26 de setembro de 2014 | 02h01
Buscando resolver um problema, o governo criou outro. Ao informar, na segunda-feira, que usaria R$ 3,5 bilhões em recursos aplicados no Fundo Soberano do Brasil (FSB) para pagar parte dos juros da dívida pública, o governo queria evidenciar ao mercado que será cumprida a meta do chamado superávit primário deste ano. A manobra curiosa, no entanto, tem sido criticada internamente e, hoje, o governo está longe de um consenso sobre o uso do FSB nesse malabarismo fiscal.
Há divisões claras no governo. Parte da equipe econômica tem argumentado nos bastidores que o governo deve manter os recursos do Fundo Soberano como estão, isto é, aplicados nos papéis do Banco do Brasil, e simplesmente assumir que a meta fiscal não será cumprida. Nesse caso, o calendário é favorável: como o resultado final das contas públicas só é conhecido em janeiro, essa admissão ficaria para a nova equipe, em caso de segundo mandato, ou para um novo governo.
O governo será obrigado a revisar a estimativa para o déficit da Previdência. No último relatório orçamentário, a previsão foi levemente elevada a um rombo de R$ 40,6 bilhões. Este número, no entanto, continua fora da realidade, segundo especialistas em contas fiscais. Técnicos do próprio governo já admitem que o déficit será muito superior e deve rondar R$ 55 bilhões. Essa "piora" da Previdência colocará em xeque a meta fiscal, e, para o grupo que defende a manutenção do Fundo Soberano como está, os R$ 3,5 bilhões que seriam sacados em nada ajudariam.
Outro grupo no governo, no entanto, entende o oposto. Em 2012, o governo lançou mão pela primeira vez do Fundo Soberano, como forma de atingir a meta fiscal. Nos últimos dias daquele ano, o Tesouro montou uma triangulação que envolveu a passagem de R$ 12,5 bilhões em ações da Petrobrás de posse do Fundo Soberano para o BNDES e, deste, para a Caixa.
Feita no apagar das luzes e com pouca transparência, essa triangulação foi duramente criticada pelo mercado financeiro e por investidores, que apelidaram o expediente de "contabilidade criativa".
Com menos dinheiro no caixa do Fundo Soberano, justamente por causa da operação de 2012, uma parte relevante dos técnicos entende que a operação deve ser repetida. Até dezembro, se as ações do BB se valorizarem, a fatia hoje estimada em R$ 3,5 bilhões pode ser elevada e, assim, "ajudar" mais o fraco esforço fiscal de 2014.
O Estado apurou que a própria presidente Dilma Rousseff intercedeu na discussão entre técnicos e autoridades dos Ministérios da Fazenda e do Planejamento, além do Tesouro Nacional, sobre a inclusão da operação no relatório de despesas e receitas orçamentárias, divulgado na segunda-feira.

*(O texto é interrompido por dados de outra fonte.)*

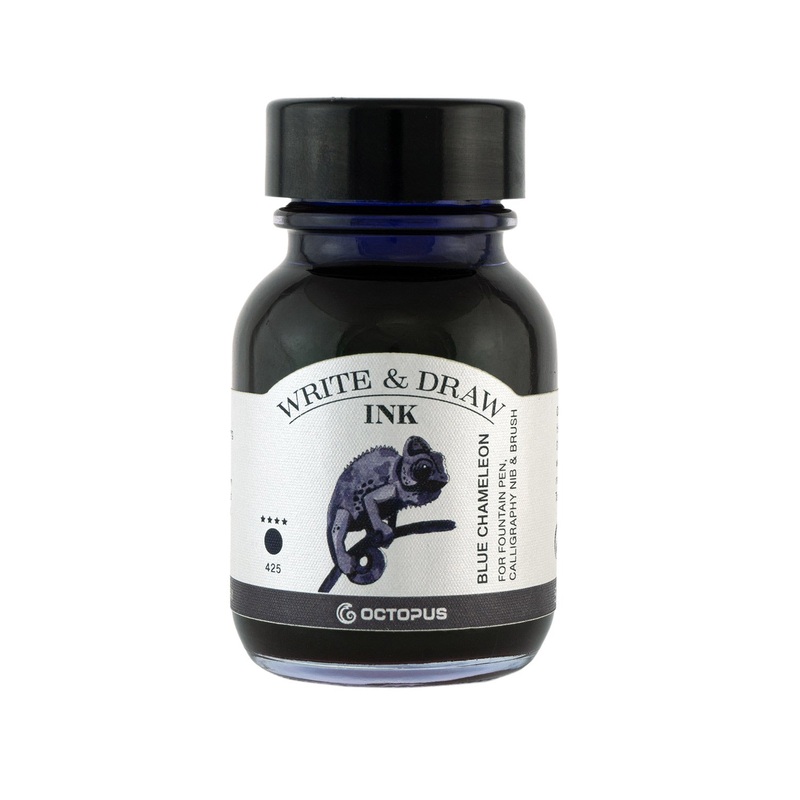 Octopus Write & Draw Ink Bottle, Blue Chameleon – 50ml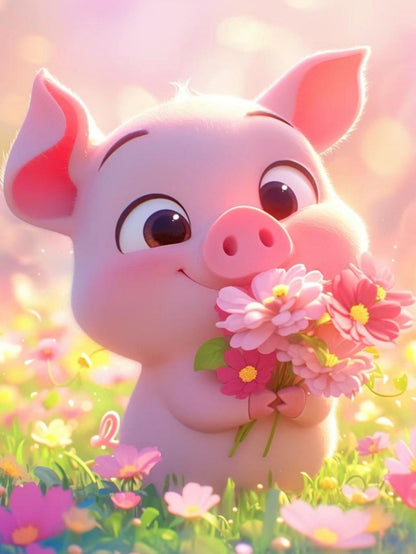 Pig | Diamond Painting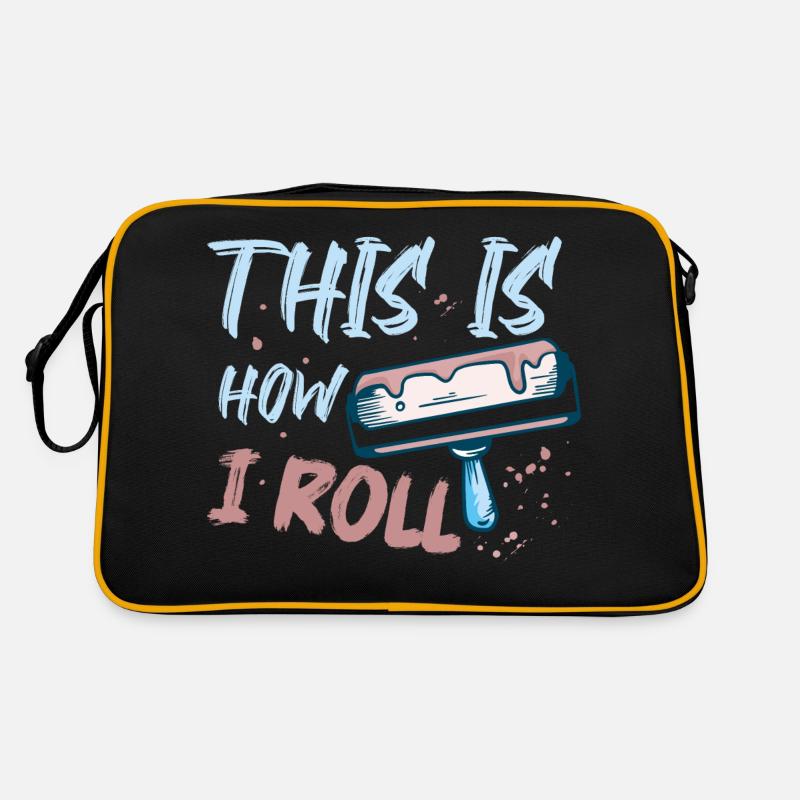 This Is How I Roll Professional Painter Job Retro Tasche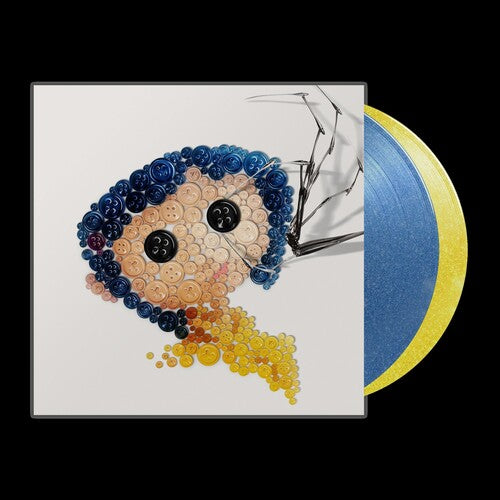 Bruno Coulais - Coraline 2LP (Original Soundtrack) (Indie Exclusive, Yellow & Blue Colored Vinyl)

Dilma foi favorável à ideia de usar os R$ 3,5 bilhões do FSB, atualmente aplicados em ações do BB, para reforçar o superávit primário. Mas, para isso, o governo terá de montar uma estratégia para se desfazer dessa quantidade de ações com direito a voto do banco público.
Um movimento de venda imediatamente reduziria o valor das ações do Banco do Brasil por causa da grande oferta. Dificilmente a União abriria mão desse ativo. Mas, mesmo que vendesse, sua participação no BB não seria reduzida porque as ações não entram na conta desde que passaram ao Fundo Soberano. Procurado, o BB não se pronunciou.